I am seeing an issue where very intermittently, perhaps on the order of every 100 reboots, the system will freeze on the GRUB screen as follows:
Loading Linux 4.9.0-7-amd64 ...
Loading initial ramdisk ...
Hard lockup, cannot switch to another console, have to power down. On the next boot it happily loads the OS properly.
Because we have multiple systems in the field, all rebooting daily, we see this problem somewhat regularly. I am able to reproduce it by starting a cronjob as follows:
@reboot sleep 60 && /sbin/reboot
After 7-20 hours of rebooting it will hit this lockup, fail to load the kernel, and thus fail to run another cron reboot.
Things I have tried:
memtest86, pro version, 50 passes (took over 24 hours), zero errors.
kernel option: acpi=off, no effect
kernel option: nomodeset, no effect
I have run apt-get update; apt-get upgrade; apt-get dist-upgrade to bring the kernel to 4.9.0-11 with no effect.
The UEFI/BIOS versions are different on these two machines and the intel changelog suggests nothing useful, its possible both bios versions suffer from the same bug but I'd love to know if there is any other diagnosis I can perform first.

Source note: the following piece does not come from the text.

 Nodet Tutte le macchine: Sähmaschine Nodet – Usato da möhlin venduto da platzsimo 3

In an attempt to get more information, I removed the "quiet" flag from the kernel options, that didn't change anything. I then added "verbose", which also didn't change anything. Since this lockup seems to happen right as the kernel loads, nothing pertaining to the lockup is logged in /var/log/messages, syslog, or kern.log and there is no screen output after "Loading initial ramdisk", no matter which logging options I choose.
There are a thousand causes for this problem when I search the internet and very few of them pertain to intermittent symptoms.

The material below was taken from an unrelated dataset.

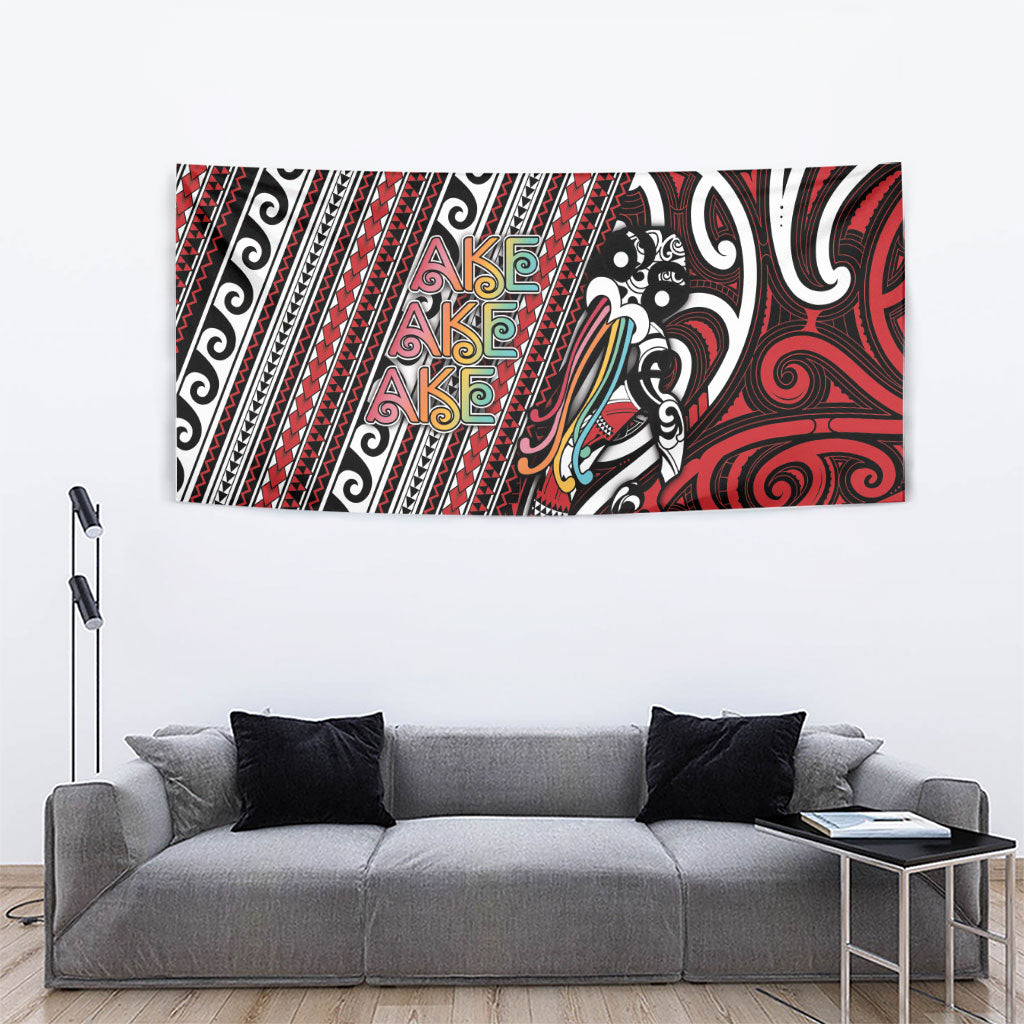 Maori Language Week Tapestry Ake Ake Ake Tribal Patterns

I know it seems like hardware is the most likely culprit, but the fact that this is happening on at least 10 different machines in the field suggests a systemic hardware bug in this entire platform, if it is indeed hardware.
I would love to know if anyone else can suggest something I can test
I put nine identical machines on the test bench and had them reboot every 60 seconds, the next morning they were all crashed.
In the NUC BIOS (all 9 are updated to 0081) the RAM timings are 'Automatic', there is no custom profile.
I did notice the ram I'm using is not on Intel's official list of tested ram. So I bought two modules from this list, installed them into 2 of the 9 test machines, and put them all on the bench. Still crashed even with the new RAM.
Intel has basically told me that they don't support Debian Stretch so there's nothing they can do, which is frustrating but understandable.
I am going to install Ubuntu LTS on 4 machines, Debian Testing on 5 machines, and aggressively reboot. Maybe it is just a fundamental Debian Stretch incompatibility with this hardware.
We offer limited support for Linux* but Ubuntu* is still a bit more in our range of action than Debian* so please try Ubuntu and lets us know if you still need assistance.
One thing I dont like to ask but in this case It may be applicable in order to discard any basic hardware related issue it to try Windows 10* and you can use PassMark* Rebooter (not an Intel* application) to run a quick test and compare results vrs Debian*.